Flaky Tests

CI/CD Watch parses JUnit XML test reports to track individual test case stability over time. This lets you identify which specific tests are flaky, how often they fail, and how much they're costing you in wasted pipeline runs.

How Test Results Are Collected

CI providers supply JUnit XML files from pipeline artifacts. CI/CD Watch supports both <testsuites> and <testsuite> as the root element.

Each test case's status is derived from its child elements:

Child Element	Status
`<failure>`	Failed
`<error>`	Error
`<skipped>`	Skipped
None	Passed

Test Classification

Tests are classified using the same thresholds as pipeline stability:

Classification	Criteria
Broken	Failure rate ≥ 80%
Flaky	Flip rate ≥ 30% andfailure rate > 0%
Healthy	Everything else

Sorting Priority

Broken tests are shown first as the most urgent issues to address, followed by flaky tests, then healthy tests. This is the opposite of pipeline stability where flaky pipelines are shown first, for tests, a consistently broken test is typically a higher priority since it blocks every run it appears in.

Failure Details

CI/CD Watch captures the last failure message and stack trace for each test case. This helps you debug failures without having to dig through CI logs, you can see the error message and stack trace directly alongside the test's stability metrics.

Flaky Tests Table

The dedicated flaky tests page (under Stability → Flaky Tests) presents all flaky and broken tests in a sortable table. Each row shows the test name, pipeline, failure count, total runs, flip rate, failure rate, and classification status.

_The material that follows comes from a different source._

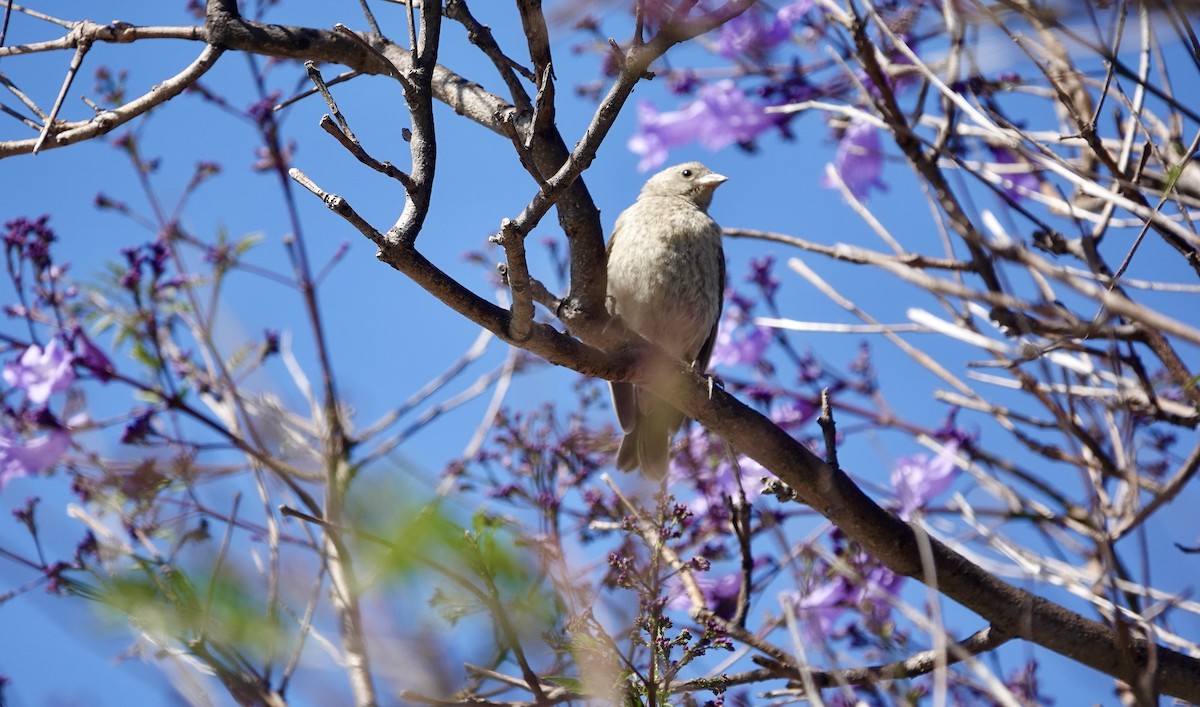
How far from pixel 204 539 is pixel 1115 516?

Sort by any column to find the worst offenders, for example, sort by failure rate descending to see the most consistently failing tests first. The table supports 7, 30, and 90-day time windows and uses server-side sorting for fast page loads.

Waste Impact

Each flaky or broken test contributes to wasted pipeline runs. When a test fails intermittently, developers either rerun the entire pipeline or learn to ignore failures , both outcomes are costly.

The flaky tests page shows the estimated cost per test, combining compute charges and developer wait time from the pipeline runs affected by each test's failures. This helps you prioritize which tests to fix based on their real financial impact rather than just their failure rate. See cost calculations for details on how costs are estimated.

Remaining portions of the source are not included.